Acermendax, dans la vidéo de présentation, évoquait les problèmes liés aux biais de confirmation des internautes, qui ont une forte tendance à ne se documenter que sur des sites qui se référencent les uns les autres, deviennent in fine des cibles des dérives sectaires. Parmi ces dérives, nous trouveront des problèmes liés à la radicalisation, notamment religieuse. Cette dernière a beaucoup fait parler d’elle durant l’année 2015 et est toujours un sujet très en vogue parmi la classe politique française. Internet est régulièrement pointé du doigt comme le responsable d’une forte proportion de la radicalisation. La mode fut un temps à l’utilisation d’un nombre effrayant et sorti de son contexte : 90% des jeunes radicalisés l’auraient été sur Internet selon le rapport du Centre de Prévention contre les Dérives Sectaires liées à l’Islam (CPDSI).
Rachida Dati et le chiffre de la peur.
Quelle est la valeur de ce chiffre ? Que dit vraiment ce rapport ?
La CPDSI est une association loi 1901 créée en avril 2014. Le rapport de novembre 2014 avait pour objectif de donner des éléments de compréhension sur le processus de radicalisation ; il a été publié après une étude de 6 mois. Cette étude a été effectuée auprès des 160 premières familles qui ont détecté un changement chez leur enfant et ont contacté le centre de prévention. De l’aveu du rapport, celui-ci n’est pas nécessairement représentatif.
Le rapport parle bien d’une forte activité sur Internet comme d’un outil de communication virtuelle. On y parle de vidéos, de discussions, de réseautage mais également de toutes les techniques de manipulation connues. Rien qui n’existait avant Internet, donc. Il s’agit des mêmes techniques d’embrigadement que l’ont retrouve dans tous les mouvements radicaux.
Dans le rapport, on décrit le processus de dépersonnalisation des jeunes, on y parle de théorie du complot, de sociétés secrètes, de manipulations et de détournement de texte religieux ou d’imagerie tirée de la pop-culture. Dans tout cela, Internet n’est que le support, le moyen par lequel des personnes entrent en relation et se partageant des informations et du contenu. Tout cela aurait pu se passer dans la rue, entre personnes physiques.
Pourquoi s’en prendre à Internet ?

Données fournies:

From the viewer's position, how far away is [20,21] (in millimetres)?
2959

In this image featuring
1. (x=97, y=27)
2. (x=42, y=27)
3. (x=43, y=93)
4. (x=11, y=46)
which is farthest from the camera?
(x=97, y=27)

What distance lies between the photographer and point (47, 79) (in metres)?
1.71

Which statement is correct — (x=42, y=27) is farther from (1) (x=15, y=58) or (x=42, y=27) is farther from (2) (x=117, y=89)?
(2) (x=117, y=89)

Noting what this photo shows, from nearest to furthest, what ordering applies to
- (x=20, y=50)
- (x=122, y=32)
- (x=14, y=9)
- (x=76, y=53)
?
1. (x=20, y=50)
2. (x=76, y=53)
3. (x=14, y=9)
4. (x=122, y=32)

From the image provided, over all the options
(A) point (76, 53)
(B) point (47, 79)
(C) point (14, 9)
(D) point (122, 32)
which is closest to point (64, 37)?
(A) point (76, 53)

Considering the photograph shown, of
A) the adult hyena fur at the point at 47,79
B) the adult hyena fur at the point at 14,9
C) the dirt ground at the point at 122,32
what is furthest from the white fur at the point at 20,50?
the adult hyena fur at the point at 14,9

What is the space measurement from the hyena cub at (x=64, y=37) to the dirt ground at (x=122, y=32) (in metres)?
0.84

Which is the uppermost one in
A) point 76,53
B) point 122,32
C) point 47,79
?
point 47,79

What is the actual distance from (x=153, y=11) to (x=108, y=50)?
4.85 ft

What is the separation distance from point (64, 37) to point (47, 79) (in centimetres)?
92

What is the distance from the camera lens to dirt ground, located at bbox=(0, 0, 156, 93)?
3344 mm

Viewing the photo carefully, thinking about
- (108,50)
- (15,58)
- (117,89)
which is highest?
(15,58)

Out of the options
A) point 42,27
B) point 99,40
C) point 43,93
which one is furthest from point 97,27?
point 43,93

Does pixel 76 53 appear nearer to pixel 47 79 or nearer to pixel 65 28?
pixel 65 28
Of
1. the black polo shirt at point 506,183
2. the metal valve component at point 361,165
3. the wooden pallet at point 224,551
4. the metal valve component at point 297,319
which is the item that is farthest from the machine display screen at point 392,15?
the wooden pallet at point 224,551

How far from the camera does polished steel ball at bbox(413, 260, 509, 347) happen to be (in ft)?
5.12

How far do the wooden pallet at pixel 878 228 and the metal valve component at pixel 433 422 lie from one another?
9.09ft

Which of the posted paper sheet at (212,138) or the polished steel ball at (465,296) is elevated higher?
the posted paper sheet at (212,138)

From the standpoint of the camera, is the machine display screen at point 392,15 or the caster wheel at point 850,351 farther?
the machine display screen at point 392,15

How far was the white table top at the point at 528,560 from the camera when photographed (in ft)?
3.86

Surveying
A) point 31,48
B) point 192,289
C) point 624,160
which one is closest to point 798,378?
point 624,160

Énoncé 1: D'après l'article, auprès de combien de familles l'étude ayant servi au rapport du CPDSI a-t-elle été menée ?
Énoncé 2: Recopiez à l'identique les enregistrements, de la ligne contenant « What is the space » jusqu'à la fin des enregistrements, ces deux limites comprises.

Réponse rédigée 1: Auprès des 160 premières familles qui avaient contacté le centre de prévention.

Réponse rédigée 2:
What is the space measurement from the hyena cub at (x=64, y=37) to the dirt ground at (x=122, y=32) (in metres)?
0.84

Which is the uppermost one in
A) point 76,53
B) point 122,32
C) point 47,79
?
point 47,79

What is the actual distance from (x=153, y=11) to (x=108, y=50)?
4.85 ft

What is the separation distance from point (64, 37) to point (47, 79) (in centimetres)?
92

What is the distance from the camera lens to dirt ground, located at bbox=(0, 0, 156, 93)?
3344 mm

Viewing the photo carefully, thinking about
- (108,50)
- (15,58)
- (117,89)
which is highest?
(15,58)

Out of the options
A) point 42,27
B) point 99,40
C) point 43,93
which one is furthest from point 97,27?
point 43,93

Does pixel 76 53 appear nearer to pixel 47 79 or nearer to pixel 65 28?
pixel 65 28
Of
1. the black polo shirt at point 506,183
2. the metal valve component at point 361,165
3. the wooden pallet at point 224,551
4. the metal valve component at point 297,319
which is the item that is farthest from the machine display screen at point 392,15?
the wooden pallet at point 224,551

How far from the camera does polished steel ball at bbox(413, 260, 509, 347) happen to be (in ft)?
5.12

How far do the wooden pallet at pixel 878 228 and the metal valve component at pixel 433 422 lie from one another?
9.09ft

Which of the posted paper sheet at (212,138) or the polished steel ball at (465,296) is elevated higher?
the posted paper sheet at (212,138)

From the standpoint of the camera, is the machine display screen at point 392,15 or the caster wheel at point 850,351 farther?
the machine display screen at point 392,15

How far was the white table top at the point at 528,560 from the camera when photographed (in ft)?
3.86

Surveying
A) point 31,48
B) point 192,289
C) point 624,160
which one is closest to point 798,378?
point 624,160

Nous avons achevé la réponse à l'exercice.